# Big Square Baler VS. Corn stalks



## AQHACWBY (Feb 6, 2012)

Are corn stalks hard on a big square baler ??
How tight do you pack the stalk bales ??


----------



## haybaler101 (Nov 30, 2008)

Corn stalks are hard on everything related to hay equipment. The standing stubble is hard on pickup tines and bands and my experience with baling stalks, it is very, very dirty and abrasive to equipment.


----------



## Teslan (Aug 20, 2011)

When we bought our big baler everyone from the sales guy to the mechanics said that cornstalks are the worst thing you can do to a big baler. And to make a good bale everything has to be adjusted perfectly. At least on a Massey. Though lots of people bale them around here. I won't be though.


----------



## Gearclash (Nov 25, 2010)

I've put cornstalks through a big square for 10 years now and will say it makes a lot more sense to bale stalks with a round baler. 500 bales of stalks cause more trouble and wear than 2000 bales of hay. And stalks and big square knotters don't always play nice together. The only big squares I see that do a lot of stalks here are the newer 4x4 Heston/Massey.
I run a little less density in stalks than in hay, and I don't go crazy with the hay density either.


----------



## AQHACWBY (Feb 6, 2012)

Thanks for the input, I have decided to have my nieghbor use his big square baler and pay the cost. ($1.25 a ft )
That will save wear and tear on mine, and repair cost. 2 years ago, I have tried baling stalks with my 336 and the next year for hay, cost me a bunch in repairs. I just was not sure about the big square balers and stalks. Again thanks.


----------



## UpNorth (Jun 15, 2009)

I've also had a recent question on this in New York. The link below gives a nice overview of the process. http://ocj.com/ffa/wp-content/uploads/2011/06/DLivestock275.pdf

In a nutshell, chopping with a flail mower, getting the moisture low (under 20%), and using a heavy duty round baler with net wrap seem to be key to making this work. What are corn stalk bales running price wise for you guys?


----------



## mlappin (Jun 25, 2009)

UpNorth said:


> I've also had a recent question on this in New York. The link below gives a nice overview of the process. http://ocj.com/ffa/w...ivestock275.pdf
> 
> In a nutshell, chopping with a flail mower, getting the moisture low (under 20%), and using a heavy duty round baler with net wrap seem to be key to making this work. What are corn stalk bales running price wise for you guys?

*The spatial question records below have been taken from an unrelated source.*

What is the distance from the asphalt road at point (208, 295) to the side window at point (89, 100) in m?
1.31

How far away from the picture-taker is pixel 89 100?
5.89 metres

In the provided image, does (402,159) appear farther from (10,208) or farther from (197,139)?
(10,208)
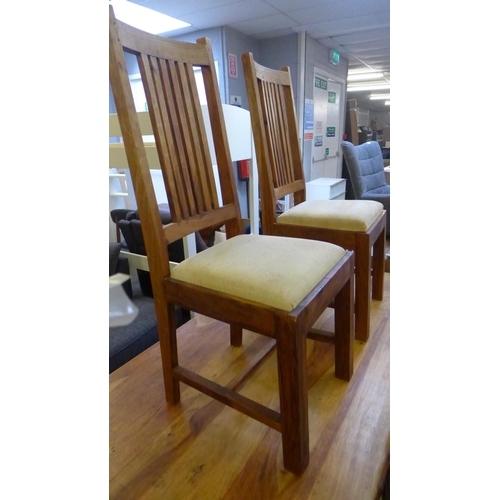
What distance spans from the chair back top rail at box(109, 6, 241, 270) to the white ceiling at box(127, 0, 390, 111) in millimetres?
2371

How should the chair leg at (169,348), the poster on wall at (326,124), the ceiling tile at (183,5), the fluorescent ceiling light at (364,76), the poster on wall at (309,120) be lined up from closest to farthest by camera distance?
1. the chair leg at (169,348)
2. the ceiling tile at (183,5)
3. the poster on wall at (309,120)
4. the poster on wall at (326,124)
5. the fluorescent ceiling light at (364,76)

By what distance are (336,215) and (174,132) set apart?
0.62 m

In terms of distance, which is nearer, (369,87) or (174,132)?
(174,132)

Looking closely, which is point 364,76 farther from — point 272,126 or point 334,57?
point 272,126

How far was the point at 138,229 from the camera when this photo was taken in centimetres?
158

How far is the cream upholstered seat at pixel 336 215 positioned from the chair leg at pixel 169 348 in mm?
615

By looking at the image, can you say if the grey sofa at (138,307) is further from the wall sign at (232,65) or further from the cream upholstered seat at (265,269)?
the wall sign at (232,65)

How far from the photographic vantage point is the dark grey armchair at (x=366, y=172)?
3.05 m

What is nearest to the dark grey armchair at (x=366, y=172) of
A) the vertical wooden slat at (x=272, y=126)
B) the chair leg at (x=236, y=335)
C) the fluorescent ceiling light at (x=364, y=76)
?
the vertical wooden slat at (x=272, y=126)

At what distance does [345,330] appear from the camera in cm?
100

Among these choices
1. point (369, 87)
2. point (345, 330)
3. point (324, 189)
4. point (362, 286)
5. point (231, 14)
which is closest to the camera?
point (345, 330)

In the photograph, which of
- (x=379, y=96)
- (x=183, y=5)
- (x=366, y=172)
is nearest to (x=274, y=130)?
(x=366, y=172)

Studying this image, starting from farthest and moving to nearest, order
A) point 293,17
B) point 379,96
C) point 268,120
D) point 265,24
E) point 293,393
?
point 379,96 < point 265,24 < point 293,17 < point 268,120 < point 293,393
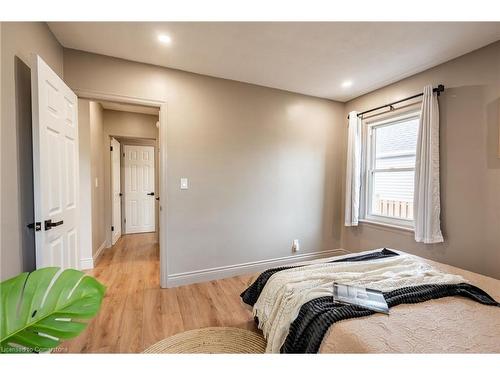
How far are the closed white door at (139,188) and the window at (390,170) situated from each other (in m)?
4.29

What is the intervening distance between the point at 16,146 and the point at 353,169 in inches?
135

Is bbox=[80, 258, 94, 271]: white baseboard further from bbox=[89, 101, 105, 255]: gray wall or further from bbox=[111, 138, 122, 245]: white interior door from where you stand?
bbox=[111, 138, 122, 245]: white interior door

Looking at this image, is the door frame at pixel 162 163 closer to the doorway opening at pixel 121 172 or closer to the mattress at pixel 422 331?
the doorway opening at pixel 121 172

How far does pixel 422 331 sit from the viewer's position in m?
1.00

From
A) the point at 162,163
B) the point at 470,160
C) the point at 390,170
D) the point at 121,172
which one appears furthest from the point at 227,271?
the point at 121,172

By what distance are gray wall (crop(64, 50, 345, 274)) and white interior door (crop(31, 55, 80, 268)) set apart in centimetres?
56

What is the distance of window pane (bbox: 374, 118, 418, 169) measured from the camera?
2.74 meters

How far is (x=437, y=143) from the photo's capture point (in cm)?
235

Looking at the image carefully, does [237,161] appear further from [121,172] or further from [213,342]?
[121,172]

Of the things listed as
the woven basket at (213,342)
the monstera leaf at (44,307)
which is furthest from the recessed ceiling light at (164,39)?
the woven basket at (213,342)

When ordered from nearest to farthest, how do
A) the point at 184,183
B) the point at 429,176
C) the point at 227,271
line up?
the point at 429,176 < the point at 184,183 < the point at 227,271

We used to chop, then rake, then bale. Time consuming to say the least. This year we installed stalk stompers on the corn head, removed the spreader and dumped the fodder in a row then baled the rows of fodder following the direction it was picked.

We did this when the stalks and fodder still had some green left in them. Baled it then wrapped the very next day.


----------